**DIRECTIVE:**
Beginning with the line containing "Is boy's hand" and ending with the last line, repeat the records exactly.
# Start of MATERIALS PROVIDED
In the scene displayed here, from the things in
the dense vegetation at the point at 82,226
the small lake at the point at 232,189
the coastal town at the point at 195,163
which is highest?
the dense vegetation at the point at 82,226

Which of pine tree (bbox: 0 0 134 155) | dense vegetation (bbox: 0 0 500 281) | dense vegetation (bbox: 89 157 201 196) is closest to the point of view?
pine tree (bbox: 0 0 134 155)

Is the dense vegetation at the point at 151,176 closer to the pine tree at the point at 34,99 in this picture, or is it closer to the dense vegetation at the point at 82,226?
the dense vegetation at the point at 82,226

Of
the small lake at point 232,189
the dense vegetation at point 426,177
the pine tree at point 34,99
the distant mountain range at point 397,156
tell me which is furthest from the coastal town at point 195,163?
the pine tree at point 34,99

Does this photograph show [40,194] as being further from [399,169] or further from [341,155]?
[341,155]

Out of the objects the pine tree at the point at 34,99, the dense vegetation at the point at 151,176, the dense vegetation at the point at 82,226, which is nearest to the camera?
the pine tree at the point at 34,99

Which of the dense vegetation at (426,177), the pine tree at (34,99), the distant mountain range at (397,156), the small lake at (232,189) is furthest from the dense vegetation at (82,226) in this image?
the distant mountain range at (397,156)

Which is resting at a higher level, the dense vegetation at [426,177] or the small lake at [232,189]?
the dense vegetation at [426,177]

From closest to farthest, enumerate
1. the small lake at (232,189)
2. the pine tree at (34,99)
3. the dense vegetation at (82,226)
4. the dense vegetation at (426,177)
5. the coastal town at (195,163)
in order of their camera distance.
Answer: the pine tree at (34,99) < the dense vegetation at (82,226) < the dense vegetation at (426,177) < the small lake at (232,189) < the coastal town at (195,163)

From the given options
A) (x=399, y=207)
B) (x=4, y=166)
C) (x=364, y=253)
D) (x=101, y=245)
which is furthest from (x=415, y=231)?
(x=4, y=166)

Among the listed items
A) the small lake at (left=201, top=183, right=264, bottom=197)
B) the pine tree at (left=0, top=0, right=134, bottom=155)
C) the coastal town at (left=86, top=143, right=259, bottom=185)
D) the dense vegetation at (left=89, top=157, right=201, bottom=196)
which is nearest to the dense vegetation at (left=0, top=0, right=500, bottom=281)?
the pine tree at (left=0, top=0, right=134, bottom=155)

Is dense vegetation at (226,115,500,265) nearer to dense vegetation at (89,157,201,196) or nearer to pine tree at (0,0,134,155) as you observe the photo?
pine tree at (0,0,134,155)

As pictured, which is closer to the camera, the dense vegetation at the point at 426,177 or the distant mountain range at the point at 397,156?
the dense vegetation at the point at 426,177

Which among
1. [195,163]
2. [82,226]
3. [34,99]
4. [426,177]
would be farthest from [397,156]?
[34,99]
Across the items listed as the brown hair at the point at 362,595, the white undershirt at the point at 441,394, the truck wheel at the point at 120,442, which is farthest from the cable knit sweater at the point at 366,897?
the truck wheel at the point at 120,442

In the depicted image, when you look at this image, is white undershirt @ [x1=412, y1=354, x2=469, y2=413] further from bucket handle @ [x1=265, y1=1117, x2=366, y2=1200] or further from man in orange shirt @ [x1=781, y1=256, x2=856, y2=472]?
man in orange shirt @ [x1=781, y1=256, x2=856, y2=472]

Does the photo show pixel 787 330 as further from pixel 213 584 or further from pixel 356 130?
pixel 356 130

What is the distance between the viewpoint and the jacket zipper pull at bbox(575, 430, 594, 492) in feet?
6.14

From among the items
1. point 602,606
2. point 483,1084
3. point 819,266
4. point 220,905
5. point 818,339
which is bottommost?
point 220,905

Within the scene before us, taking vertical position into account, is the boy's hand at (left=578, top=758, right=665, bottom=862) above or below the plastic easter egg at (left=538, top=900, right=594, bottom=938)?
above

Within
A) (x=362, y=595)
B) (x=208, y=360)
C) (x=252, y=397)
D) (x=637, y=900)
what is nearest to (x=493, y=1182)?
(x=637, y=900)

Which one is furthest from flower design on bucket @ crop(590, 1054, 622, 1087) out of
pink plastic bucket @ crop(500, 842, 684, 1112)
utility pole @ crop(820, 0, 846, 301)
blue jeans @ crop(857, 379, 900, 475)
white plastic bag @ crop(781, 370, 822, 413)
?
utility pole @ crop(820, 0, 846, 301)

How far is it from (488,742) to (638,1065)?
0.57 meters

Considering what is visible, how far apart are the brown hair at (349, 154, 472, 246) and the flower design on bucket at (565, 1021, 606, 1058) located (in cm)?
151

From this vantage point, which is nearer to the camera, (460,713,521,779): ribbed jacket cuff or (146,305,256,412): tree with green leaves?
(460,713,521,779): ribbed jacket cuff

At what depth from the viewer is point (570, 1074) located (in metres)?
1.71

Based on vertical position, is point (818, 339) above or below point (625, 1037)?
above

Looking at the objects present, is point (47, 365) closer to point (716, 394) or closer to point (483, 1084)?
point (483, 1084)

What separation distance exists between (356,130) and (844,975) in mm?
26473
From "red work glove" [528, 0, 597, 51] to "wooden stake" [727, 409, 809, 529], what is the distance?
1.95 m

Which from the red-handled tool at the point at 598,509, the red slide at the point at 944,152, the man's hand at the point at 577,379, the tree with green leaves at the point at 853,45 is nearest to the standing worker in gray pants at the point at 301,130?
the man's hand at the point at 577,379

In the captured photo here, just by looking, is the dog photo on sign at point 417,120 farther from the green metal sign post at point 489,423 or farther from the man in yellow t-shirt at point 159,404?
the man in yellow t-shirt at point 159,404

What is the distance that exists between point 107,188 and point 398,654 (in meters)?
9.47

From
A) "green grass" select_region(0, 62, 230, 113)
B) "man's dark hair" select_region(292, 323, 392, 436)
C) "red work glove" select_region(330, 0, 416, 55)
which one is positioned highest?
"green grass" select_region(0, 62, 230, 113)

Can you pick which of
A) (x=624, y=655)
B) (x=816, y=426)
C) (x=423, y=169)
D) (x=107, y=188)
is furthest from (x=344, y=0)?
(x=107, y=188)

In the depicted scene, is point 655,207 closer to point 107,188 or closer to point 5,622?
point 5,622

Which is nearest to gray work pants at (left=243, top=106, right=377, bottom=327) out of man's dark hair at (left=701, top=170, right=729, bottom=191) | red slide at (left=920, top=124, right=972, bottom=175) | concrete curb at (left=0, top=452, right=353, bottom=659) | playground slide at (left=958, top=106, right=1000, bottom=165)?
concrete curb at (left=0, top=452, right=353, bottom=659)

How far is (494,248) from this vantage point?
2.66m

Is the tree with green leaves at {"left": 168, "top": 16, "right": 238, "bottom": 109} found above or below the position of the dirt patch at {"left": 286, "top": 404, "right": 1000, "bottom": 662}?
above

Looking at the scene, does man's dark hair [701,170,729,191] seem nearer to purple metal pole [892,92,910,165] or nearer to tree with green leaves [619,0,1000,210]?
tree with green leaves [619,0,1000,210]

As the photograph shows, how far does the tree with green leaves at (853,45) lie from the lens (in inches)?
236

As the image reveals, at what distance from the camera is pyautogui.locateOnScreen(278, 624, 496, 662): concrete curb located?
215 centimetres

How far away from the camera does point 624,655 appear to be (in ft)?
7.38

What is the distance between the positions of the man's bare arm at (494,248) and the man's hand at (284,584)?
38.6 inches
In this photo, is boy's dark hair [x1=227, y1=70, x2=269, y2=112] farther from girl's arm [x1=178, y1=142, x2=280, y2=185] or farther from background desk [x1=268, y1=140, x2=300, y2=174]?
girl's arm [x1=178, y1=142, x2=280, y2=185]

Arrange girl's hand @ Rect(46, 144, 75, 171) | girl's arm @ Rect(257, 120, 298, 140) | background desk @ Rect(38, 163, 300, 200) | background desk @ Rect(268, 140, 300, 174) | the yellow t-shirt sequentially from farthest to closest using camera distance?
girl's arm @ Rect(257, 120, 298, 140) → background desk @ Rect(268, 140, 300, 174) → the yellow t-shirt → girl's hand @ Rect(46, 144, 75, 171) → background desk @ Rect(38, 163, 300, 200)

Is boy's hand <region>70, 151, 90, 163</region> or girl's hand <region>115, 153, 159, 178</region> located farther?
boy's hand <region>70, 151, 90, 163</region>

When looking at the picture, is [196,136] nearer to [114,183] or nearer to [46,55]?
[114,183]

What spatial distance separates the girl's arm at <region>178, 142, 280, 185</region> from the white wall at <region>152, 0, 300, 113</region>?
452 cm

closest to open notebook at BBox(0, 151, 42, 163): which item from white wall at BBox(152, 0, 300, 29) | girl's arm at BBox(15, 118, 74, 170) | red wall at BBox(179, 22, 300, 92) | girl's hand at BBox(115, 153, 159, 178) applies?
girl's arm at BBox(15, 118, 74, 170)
# End of MATERIALS PROVIDED
**THE RESPONSE:**
Is boy's hand <region>70, 151, 90, 163</region> or girl's hand <region>115, 153, 159, 178</region> located farther?
boy's hand <region>70, 151, 90, 163</region>

When looking at the picture, is [196,136] nearer to [114,183] or nearer to [46,55]?
[114,183]

What spatial distance separates the girl's arm at <region>178, 142, 280, 185</region> from the white wall at <region>152, 0, 300, 113</region>?
452 cm

closest to open notebook at BBox(0, 151, 42, 163): which item from white wall at BBox(152, 0, 300, 29) | girl's arm at BBox(15, 118, 74, 170) | red wall at BBox(179, 22, 300, 92) | girl's hand at BBox(115, 153, 159, 178) applies?
girl's arm at BBox(15, 118, 74, 170)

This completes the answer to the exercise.